Chaos Engineering with LitmusChaos
Chaos engineering: enough to see your first experiment, not yet enough to design a program.
Step 1: Install Litmus
helm install litmus litmuschaos/litmus -n litmus --create-namespace
Wait for pods; access UI via port-forward.
Step 2: Pick experiment
- ChaosHub: pod-delete, network-loss, cpu-hog, etc.
- Pick pod-delete on a stateless deployment first.
Step 3: Run experiment
Configure the experiment, point it at a target, and let Litmus orchestrate the failure injection on schedule.
- Target. Pick a deployment or pod selector; start with a stateless workload that has multiple replicas.
- Scale. Set the percentage of pods affected; 50% is a good first run, full kill comes later.
- Duration. 30 to 60 seconds is enough to observe recovery without obscuring the signal.
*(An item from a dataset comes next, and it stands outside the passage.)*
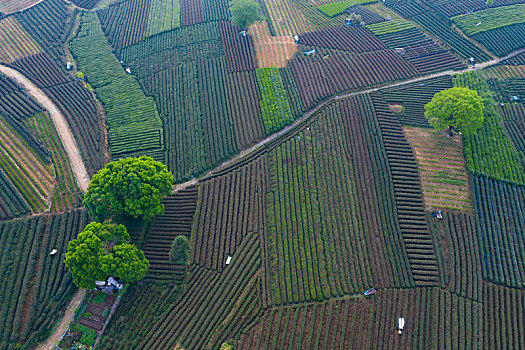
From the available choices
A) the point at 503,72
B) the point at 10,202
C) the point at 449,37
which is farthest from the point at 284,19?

- Run. Apply the ChaosEngine CR; Litmus injects failure on schedule and emits events as it runs.
Step 4: Read the result
Probes are how chaos becomes a test rather than a stunt. They assert the system kept doing its job during the failure.
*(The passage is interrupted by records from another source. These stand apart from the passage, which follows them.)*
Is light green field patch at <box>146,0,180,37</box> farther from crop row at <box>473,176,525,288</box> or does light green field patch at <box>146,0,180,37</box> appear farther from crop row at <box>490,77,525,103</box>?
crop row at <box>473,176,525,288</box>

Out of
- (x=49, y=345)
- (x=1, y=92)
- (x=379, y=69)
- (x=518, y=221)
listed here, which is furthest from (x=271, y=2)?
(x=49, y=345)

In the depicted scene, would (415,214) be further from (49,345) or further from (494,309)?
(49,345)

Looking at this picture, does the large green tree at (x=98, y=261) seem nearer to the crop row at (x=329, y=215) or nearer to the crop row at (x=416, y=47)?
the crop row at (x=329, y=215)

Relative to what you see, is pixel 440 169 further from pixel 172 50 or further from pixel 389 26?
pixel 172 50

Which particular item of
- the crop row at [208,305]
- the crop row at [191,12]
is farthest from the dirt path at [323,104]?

- HTTP probe. Verifies the service kept serving traffic during the chaos window.
- Cmd probe. Verifies metrics, logs, or external state match expectations.
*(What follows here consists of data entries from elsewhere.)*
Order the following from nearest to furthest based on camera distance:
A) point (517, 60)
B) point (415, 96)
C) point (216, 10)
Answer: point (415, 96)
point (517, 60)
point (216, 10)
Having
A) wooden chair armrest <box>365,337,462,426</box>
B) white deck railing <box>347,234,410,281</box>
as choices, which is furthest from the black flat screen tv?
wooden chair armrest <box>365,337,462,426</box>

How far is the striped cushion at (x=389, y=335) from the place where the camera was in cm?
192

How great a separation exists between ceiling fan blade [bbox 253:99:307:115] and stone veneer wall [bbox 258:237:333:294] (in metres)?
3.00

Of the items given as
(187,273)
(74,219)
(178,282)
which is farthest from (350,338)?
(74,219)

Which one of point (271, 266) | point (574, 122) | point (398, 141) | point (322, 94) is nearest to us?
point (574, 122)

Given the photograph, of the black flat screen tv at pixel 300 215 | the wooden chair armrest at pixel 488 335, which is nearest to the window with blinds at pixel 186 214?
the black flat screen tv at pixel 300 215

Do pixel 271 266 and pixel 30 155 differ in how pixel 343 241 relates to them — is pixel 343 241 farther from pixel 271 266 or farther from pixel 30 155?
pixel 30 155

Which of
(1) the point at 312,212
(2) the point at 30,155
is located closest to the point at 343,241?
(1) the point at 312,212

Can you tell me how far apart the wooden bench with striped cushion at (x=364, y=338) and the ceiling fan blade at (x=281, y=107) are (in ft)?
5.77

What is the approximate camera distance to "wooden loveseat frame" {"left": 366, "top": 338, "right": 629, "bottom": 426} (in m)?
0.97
- Pass. System absorbed the chaos; record the experiment in the catalogue and schedule a re-run.
- Fail. Investigate, fix the root cause, then re-run; a one-time fix without re-run does not prove the regression is gone.
Antipatterns
- Production chaos on day one. Start in staging.
- No probes. Cannot verify outcome.
- One-off chaos. Pattern is repeated experiments.
What to do this week
Three moves. (1) Run the tutorial end-to-end on your own laptop / sandbox. (2) Apply the pattern to one production workload. (3) Document the variations you needed; share with the team.